In a newly published white paper by the National Electrical Manufacturers Association (NEMA) Low Voltage Distribution Section (LVDE), NEMA LVDE reveals the compatibility and protection Arc Fault Circuit Interrupters (AFCIs) are providing to appliances, beyond the already proven record of AFCIs preventing electrical fires in homes.
“What we were able to determine through significant research, data collection and a state specific survey is that not only are AFCIs working well with various appliances, but they are doing so with remarkable consistency,” says Keith Waters, P.E., C.E.M., industry standards manager of Schneider Electric USA and member of NEMA’s LVDE AFCI Promotional Task Force.

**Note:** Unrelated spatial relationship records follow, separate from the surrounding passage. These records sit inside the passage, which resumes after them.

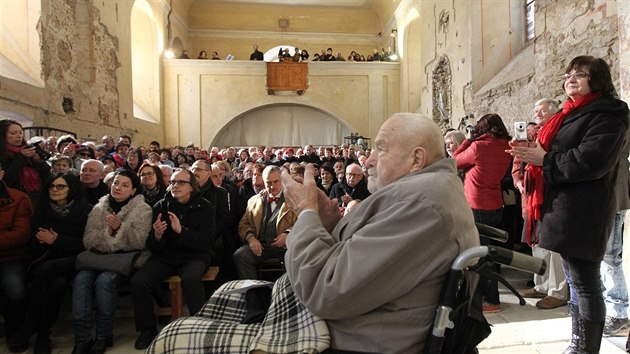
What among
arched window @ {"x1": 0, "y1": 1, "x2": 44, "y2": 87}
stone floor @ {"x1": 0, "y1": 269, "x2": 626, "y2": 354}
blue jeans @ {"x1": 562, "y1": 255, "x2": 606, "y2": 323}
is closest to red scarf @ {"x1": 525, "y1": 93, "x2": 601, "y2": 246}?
blue jeans @ {"x1": 562, "y1": 255, "x2": 606, "y2": 323}

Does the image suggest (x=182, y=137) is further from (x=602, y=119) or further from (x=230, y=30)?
(x=602, y=119)

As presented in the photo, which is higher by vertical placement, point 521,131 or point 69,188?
point 521,131

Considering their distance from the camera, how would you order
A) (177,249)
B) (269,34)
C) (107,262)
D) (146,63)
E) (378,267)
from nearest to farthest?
(378,267)
(107,262)
(177,249)
(146,63)
(269,34)

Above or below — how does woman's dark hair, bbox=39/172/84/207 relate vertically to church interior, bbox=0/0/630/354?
below

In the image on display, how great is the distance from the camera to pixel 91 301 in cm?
307

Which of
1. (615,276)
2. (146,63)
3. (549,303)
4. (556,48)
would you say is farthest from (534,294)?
(146,63)

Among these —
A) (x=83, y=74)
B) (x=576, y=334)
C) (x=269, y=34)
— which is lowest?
(x=576, y=334)

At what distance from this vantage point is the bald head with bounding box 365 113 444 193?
4.81 feet

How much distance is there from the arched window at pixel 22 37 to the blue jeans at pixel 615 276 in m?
9.95

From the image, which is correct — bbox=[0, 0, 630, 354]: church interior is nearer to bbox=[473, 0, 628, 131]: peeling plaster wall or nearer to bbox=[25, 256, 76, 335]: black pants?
bbox=[473, 0, 628, 131]: peeling plaster wall

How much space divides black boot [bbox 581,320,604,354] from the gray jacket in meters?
1.34

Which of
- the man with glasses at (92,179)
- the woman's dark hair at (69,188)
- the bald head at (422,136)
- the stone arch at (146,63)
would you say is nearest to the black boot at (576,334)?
the bald head at (422,136)

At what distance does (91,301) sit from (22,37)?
8.25m

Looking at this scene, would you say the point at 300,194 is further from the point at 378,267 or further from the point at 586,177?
the point at 586,177
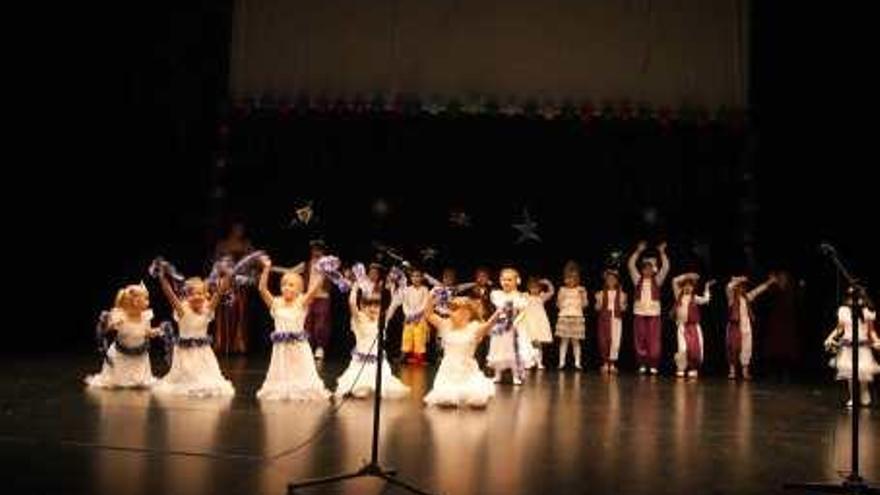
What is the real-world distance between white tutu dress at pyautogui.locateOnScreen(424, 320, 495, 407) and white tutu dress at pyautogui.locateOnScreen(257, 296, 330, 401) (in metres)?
1.05

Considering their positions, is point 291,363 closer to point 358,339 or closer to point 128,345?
A: point 358,339

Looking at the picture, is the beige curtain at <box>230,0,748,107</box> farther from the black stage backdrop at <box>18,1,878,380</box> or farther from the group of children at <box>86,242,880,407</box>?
the group of children at <box>86,242,880,407</box>

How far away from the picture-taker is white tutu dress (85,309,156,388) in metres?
8.86

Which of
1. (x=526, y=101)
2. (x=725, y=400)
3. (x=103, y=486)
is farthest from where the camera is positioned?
(x=526, y=101)

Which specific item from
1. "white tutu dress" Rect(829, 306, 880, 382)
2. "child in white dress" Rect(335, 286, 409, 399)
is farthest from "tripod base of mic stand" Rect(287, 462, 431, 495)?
"white tutu dress" Rect(829, 306, 880, 382)

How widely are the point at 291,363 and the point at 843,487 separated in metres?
4.89

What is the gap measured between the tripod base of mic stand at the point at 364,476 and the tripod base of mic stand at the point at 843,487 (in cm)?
208

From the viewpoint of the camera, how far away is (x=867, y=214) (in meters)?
11.8

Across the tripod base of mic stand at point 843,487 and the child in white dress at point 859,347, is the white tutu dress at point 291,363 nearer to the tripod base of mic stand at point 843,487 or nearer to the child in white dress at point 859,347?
the tripod base of mic stand at point 843,487

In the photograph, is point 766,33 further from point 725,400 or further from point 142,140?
point 142,140

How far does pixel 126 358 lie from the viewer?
8.99 meters

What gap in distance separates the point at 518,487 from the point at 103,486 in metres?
2.11

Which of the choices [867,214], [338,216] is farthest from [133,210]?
[867,214]

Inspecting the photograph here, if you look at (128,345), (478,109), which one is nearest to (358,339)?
(128,345)
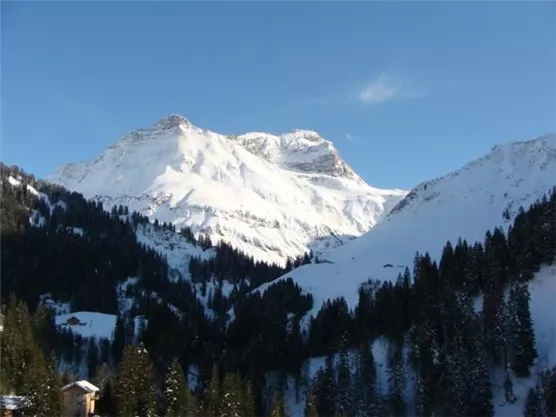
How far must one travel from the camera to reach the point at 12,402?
82750mm

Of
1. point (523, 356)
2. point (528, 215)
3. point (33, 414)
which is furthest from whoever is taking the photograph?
point (528, 215)

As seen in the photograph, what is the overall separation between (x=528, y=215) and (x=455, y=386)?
73.8 meters

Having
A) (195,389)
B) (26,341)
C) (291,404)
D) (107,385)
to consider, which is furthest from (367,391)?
(26,341)

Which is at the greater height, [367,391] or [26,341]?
[26,341]

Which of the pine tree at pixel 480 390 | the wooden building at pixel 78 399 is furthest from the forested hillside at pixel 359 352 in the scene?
the wooden building at pixel 78 399

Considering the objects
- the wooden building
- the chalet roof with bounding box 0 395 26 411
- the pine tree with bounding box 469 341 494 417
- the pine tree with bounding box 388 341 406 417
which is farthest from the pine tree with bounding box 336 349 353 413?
the chalet roof with bounding box 0 395 26 411

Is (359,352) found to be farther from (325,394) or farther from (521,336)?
(521,336)

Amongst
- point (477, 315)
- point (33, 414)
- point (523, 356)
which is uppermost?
point (477, 315)

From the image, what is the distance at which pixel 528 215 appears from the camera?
166 meters

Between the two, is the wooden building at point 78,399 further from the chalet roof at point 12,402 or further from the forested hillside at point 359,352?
the chalet roof at point 12,402

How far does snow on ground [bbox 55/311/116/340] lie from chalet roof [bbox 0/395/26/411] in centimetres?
8988

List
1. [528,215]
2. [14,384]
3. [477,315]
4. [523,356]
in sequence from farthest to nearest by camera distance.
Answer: [528,215]
[477,315]
[523,356]
[14,384]

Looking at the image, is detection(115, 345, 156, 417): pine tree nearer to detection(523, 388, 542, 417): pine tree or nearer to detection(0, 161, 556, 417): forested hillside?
detection(0, 161, 556, 417): forested hillside

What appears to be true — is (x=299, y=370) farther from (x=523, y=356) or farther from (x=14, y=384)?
(x=14, y=384)
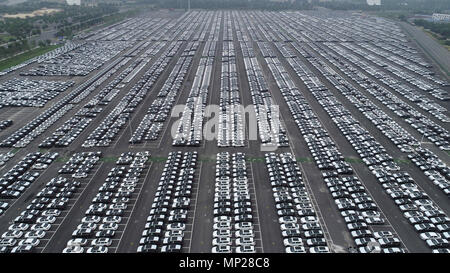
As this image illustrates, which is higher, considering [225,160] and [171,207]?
[225,160]

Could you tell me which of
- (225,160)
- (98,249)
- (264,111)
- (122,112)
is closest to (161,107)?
(122,112)

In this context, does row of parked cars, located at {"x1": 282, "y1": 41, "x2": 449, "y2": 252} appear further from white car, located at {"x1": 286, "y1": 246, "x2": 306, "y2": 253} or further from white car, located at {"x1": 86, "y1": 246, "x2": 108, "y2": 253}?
white car, located at {"x1": 86, "y1": 246, "x2": 108, "y2": 253}

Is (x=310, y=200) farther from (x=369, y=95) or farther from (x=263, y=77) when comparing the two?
(x=263, y=77)

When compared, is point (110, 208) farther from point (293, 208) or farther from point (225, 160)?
point (293, 208)

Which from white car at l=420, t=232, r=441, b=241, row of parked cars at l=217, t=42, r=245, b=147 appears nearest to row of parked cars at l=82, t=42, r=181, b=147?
row of parked cars at l=217, t=42, r=245, b=147

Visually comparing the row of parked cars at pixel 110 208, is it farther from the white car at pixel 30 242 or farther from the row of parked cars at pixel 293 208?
the row of parked cars at pixel 293 208

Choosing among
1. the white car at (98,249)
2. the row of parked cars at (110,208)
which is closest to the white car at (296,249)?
the row of parked cars at (110,208)
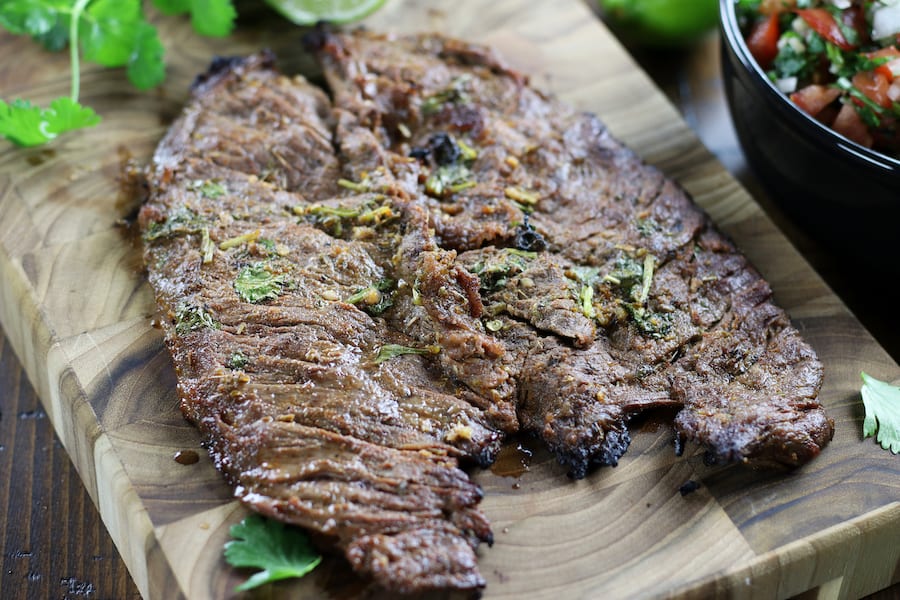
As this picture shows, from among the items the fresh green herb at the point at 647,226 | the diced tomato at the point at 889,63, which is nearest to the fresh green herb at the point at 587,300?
the fresh green herb at the point at 647,226

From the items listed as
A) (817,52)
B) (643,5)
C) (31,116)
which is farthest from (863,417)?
(31,116)

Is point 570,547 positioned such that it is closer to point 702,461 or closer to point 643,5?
point 702,461

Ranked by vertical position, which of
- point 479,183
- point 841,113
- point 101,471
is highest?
point 841,113

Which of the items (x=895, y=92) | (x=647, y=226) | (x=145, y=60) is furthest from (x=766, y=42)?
(x=145, y=60)

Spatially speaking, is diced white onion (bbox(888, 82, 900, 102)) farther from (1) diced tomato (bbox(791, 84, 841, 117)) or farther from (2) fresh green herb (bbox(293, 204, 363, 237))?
(2) fresh green herb (bbox(293, 204, 363, 237))

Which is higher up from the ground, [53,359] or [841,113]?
[841,113]

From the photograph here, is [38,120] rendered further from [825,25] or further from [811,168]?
[825,25]
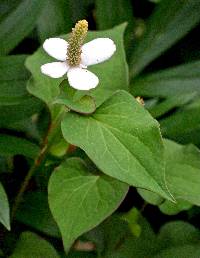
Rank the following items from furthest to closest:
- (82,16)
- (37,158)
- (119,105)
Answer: (82,16)
(37,158)
(119,105)

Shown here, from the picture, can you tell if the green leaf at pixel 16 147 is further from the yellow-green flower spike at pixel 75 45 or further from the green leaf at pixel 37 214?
the yellow-green flower spike at pixel 75 45

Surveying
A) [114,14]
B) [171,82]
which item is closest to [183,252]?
[171,82]

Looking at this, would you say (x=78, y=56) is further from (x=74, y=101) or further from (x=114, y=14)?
(x=114, y=14)

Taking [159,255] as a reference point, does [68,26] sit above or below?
above

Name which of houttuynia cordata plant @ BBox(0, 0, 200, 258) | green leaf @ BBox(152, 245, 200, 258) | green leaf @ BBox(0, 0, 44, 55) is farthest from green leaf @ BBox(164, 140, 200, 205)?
green leaf @ BBox(0, 0, 44, 55)

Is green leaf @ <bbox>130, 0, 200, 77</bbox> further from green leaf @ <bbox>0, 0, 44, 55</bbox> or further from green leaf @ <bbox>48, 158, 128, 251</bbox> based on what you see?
green leaf @ <bbox>48, 158, 128, 251</bbox>

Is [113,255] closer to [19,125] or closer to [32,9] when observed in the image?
[19,125]

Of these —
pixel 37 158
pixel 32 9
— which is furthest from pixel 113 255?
pixel 32 9

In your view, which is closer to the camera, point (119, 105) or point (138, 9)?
point (119, 105)
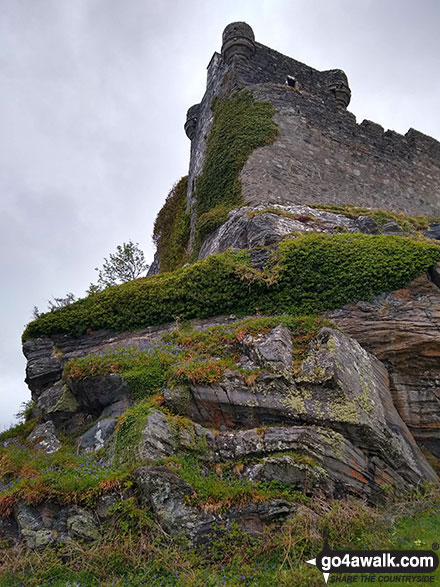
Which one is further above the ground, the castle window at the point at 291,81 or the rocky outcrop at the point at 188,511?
the castle window at the point at 291,81

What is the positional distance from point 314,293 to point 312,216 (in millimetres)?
4815

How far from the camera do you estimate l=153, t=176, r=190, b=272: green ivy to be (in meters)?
19.4

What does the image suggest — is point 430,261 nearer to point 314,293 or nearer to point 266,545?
point 314,293

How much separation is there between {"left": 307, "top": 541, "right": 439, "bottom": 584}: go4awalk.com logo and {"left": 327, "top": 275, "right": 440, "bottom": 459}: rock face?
394 centimetres

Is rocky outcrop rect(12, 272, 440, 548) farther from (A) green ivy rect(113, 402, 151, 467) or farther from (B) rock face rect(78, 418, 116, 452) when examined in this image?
(A) green ivy rect(113, 402, 151, 467)

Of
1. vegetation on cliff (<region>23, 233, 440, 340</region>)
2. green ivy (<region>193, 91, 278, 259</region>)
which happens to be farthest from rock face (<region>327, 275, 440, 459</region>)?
green ivy (<region>193, 91, 278, 259</region>)

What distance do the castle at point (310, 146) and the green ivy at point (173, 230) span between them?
0.99 m

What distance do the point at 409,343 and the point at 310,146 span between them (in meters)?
10.5

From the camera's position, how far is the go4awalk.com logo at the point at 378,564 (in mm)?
5211

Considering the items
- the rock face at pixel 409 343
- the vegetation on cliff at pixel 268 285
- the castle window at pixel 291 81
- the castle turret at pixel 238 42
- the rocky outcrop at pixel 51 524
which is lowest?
the rocky outcrop at pixel 51 524

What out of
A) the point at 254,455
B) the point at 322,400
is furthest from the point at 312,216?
the point at 254,455

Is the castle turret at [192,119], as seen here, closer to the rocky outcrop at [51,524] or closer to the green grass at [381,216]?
the green grass at [381,216]

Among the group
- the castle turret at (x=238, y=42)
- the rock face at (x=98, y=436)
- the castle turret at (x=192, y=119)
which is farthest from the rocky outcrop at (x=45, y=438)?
the castle turret at (x=192, y=119)

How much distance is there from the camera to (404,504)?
22.8 feet
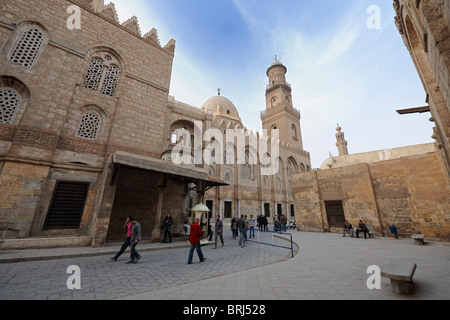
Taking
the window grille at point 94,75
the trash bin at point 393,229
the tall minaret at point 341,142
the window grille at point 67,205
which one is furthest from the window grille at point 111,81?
the tall minaret at point 341,142

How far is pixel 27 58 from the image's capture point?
8.50 metres

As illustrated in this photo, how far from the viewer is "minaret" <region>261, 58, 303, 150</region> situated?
35.8m

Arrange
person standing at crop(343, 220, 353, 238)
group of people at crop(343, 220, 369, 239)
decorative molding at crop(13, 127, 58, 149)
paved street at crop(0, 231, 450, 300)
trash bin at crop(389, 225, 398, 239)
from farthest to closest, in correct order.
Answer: person standing at crop(343, 220, 353, 238) → group of people at crop(343, 220, 369, 239) → trash bin at crop(389, 225, 398, 239) → decorative molding at crop(13, 127, 58, 149) → paved street at crop(0, 231, 450, 300)

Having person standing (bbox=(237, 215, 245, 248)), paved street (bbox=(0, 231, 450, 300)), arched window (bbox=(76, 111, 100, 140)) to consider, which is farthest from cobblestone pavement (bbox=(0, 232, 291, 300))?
arched window (bbox=(76, 111, 100, 140))

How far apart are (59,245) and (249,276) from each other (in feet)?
24.4

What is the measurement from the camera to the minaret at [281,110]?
35781 mm

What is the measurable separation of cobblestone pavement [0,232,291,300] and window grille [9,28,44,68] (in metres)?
8.89

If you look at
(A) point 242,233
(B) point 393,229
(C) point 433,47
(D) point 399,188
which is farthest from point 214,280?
(D) point 399,188

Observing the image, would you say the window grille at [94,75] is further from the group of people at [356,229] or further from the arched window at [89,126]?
the group of people at [356,229]

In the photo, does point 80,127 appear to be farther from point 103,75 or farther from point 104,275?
point 104,275

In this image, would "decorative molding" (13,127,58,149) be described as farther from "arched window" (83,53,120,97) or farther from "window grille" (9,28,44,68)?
"arched window" (83,53,120,97)

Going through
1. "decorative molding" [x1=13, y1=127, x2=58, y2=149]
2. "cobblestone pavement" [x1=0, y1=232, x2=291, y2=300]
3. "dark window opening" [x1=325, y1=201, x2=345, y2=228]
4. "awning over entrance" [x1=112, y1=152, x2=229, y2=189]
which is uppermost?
"decorative molding" [x1=13, y1=127, x2=58, y2=149]
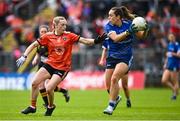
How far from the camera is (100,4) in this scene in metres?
36.2

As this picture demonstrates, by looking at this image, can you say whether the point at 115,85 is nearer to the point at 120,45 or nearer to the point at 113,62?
the point at 113,62

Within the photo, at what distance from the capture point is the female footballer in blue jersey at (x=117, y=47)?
1677 cm

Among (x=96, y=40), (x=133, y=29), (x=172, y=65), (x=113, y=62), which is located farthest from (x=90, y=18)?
(x=133, y=29)

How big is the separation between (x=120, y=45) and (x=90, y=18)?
60.3ft

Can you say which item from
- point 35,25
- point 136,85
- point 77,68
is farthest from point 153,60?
point 35,25

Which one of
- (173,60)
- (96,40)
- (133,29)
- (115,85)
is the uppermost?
(133,29)

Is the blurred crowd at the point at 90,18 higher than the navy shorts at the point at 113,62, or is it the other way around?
the navy shorts at the point at 113,62

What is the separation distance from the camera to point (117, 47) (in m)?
18.0

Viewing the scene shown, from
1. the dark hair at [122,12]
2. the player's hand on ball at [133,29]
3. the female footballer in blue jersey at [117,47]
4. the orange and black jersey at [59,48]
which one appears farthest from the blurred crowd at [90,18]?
the player's hand on ball at [133,29]

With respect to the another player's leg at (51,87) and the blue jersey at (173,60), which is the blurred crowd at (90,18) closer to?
the blue jersey at (173,60)

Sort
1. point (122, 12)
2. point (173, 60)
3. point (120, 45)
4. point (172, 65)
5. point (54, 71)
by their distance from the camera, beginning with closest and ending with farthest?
point (54, 71) → point (122, 12) → point (120, 45) → point (172, 65) → point (173, 60)

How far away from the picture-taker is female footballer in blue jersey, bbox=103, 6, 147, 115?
16766 millimetres

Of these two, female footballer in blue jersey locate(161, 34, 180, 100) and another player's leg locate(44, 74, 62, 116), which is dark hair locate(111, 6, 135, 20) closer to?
another player's leg locate(44, 74, 62, 116)

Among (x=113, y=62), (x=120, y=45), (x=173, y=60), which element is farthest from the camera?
(x=173, y=60)
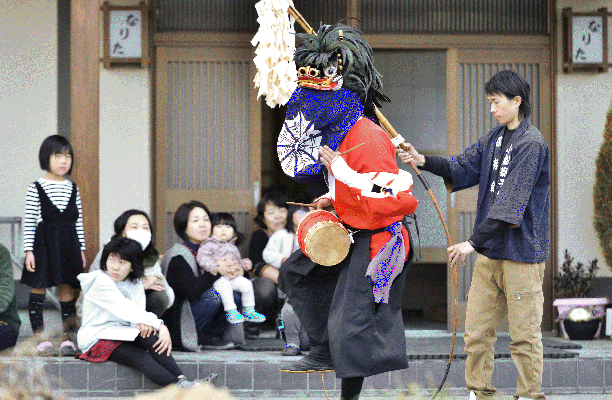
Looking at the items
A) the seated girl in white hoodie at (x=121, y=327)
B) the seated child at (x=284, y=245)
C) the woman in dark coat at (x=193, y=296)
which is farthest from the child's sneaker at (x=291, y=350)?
the seated girl in white hoodie at (x=121, y=327)

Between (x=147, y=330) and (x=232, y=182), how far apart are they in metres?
2.31

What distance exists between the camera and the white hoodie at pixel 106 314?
5.88 m

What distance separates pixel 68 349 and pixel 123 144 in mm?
2216

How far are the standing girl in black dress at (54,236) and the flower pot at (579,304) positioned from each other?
13.1 ft

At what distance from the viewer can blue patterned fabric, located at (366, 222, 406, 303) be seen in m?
4.16

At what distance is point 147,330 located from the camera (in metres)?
5.89

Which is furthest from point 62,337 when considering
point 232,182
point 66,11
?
point 66,11

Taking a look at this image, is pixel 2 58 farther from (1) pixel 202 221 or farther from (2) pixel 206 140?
(1) pixel 202 221

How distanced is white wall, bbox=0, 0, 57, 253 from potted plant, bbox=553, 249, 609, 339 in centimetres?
479

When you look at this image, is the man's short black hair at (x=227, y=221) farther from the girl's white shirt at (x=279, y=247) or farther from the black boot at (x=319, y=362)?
the black boot at (x=319, y=362)

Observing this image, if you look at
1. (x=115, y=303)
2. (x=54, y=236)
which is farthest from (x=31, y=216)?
(x=115, y=303)

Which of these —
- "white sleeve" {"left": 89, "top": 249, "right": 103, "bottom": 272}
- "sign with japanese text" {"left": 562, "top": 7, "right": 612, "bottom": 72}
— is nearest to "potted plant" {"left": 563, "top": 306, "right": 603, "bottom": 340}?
"sign with japanese text" {"left": 562, "top": 7, "right": 612, "bottom": 72}

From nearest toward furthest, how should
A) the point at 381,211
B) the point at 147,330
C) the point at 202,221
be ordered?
the point at 381,211, the point at 147,330, the point at 202,221

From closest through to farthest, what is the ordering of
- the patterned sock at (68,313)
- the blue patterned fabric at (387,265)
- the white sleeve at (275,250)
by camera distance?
the blue patterned fabric at (387,265)
the patterned sock at (68,313)
the white sleeve at (275,250)
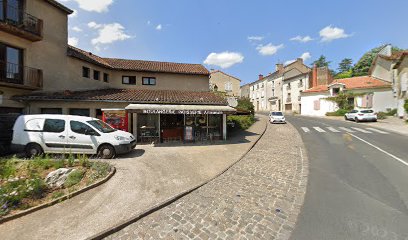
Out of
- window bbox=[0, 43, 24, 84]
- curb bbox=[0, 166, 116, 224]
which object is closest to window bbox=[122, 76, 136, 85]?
window bbox=[0, 43, 24, 84]

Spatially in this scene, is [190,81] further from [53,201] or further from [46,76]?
[53,201]

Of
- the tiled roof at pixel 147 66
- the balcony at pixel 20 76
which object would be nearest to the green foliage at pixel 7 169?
the balcony at pixel 20 76

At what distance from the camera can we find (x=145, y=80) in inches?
771

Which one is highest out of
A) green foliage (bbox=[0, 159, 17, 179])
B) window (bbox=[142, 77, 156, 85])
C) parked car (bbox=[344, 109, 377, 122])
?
window (bbox=[142, 77, 156, 85])

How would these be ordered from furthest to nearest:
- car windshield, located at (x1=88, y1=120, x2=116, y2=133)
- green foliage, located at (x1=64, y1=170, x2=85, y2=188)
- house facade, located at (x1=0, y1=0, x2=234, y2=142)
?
house facade, located at (x1=0, y1=0, x2=234, y2=142) → car windshield, located at (x1=88, y1=120, x2=116, y2=133) → green foliage, located at (x1=64, y1=170, x2=85, y2=188)

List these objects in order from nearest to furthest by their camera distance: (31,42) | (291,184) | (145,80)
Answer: (291,184), (31,42), (145,80)

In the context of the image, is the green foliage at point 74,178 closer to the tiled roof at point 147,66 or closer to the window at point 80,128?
the window at point 80,128

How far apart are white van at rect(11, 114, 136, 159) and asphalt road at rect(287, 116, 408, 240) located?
26.2ft

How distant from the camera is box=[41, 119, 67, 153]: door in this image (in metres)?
8.84

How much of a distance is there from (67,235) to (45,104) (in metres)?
12.4

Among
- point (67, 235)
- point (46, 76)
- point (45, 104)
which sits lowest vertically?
point (67, 235)

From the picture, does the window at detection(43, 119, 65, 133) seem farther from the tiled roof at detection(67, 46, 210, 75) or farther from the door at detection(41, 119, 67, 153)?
the tiled roof at detection(67, 46, 210, 75)

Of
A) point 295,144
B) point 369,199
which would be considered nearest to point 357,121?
point 295,144

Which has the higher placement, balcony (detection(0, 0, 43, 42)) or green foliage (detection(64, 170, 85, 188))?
balcony (detection(0, 0, 43, 42))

“This new information is great news for those in the electrical, home building and appliance industries where AFCI compatibility and interoperability are important along with the device’s proven ability to protect against electrical fires as part of the National Electrical Code.”
The white paper entitled Arc Fault Circuit Interrupters and Home Appliances focuses specifically on 15-amp and 20-amp AFCI protection of branch circuits that are utilized by cord and plug connected appliances.
Some of the findings of the study include:
AFCI DATA: More than 60 million home appliances are estimated to now be protected by AFCIs nationwide including dishwashers (56%), refrigerators (83%), microwaves (84%), vacuums (76%), and washing machines (74%). •
AFCI SURVEY: A Massachusetts’ electrical contractor survey conducted recently by the Electrical Safety Foundation International (ESFI) showed contractors made an average of 16 calls per week related to tripped circuit breakers or fuses. Almost all of the incidences occurred due to damaged wiring or overloaded circuits. AFCIs helped pinpoint 18% of the issues and the contractors reported no problems with the AFCI devices themselves. Since 2020, Massachusetts has had in place some of the most extensive AFCI requirements in the country covering homes including appliances.
AFCI REPORTING: According to the National Association of Home Builders, more than 9.5 million new homes built since 2014 have AFCI protection. From 2021 through 2022, www.AFCISafety.org reported only 35 claims of potential false tripping of AFCIs in the U.S. Upon investigation, none of those contacted directly identified a faulty circuit breaker or an incompatible product issue.
AFCI TESTING: AFCI manufacturers indicate they have conducted more than 130,000 interoperability tests with a variety of appliances and appliance combinations. The tests included 400 appliance brands and 150 product types. Additional testing was done for over 40,000 combination loads such as various countertop appliances, vacuum cleaners, power tools, and durable medical equipment. The lab tests used loading, temperature, humidity, and other factors to change the parameters to provide as many options as possible to determine if an AFCI would trip when protecting the circuit where an appliance or group of appliances are installed. The results of these extensive tests were that AFCIs function properly with appliances.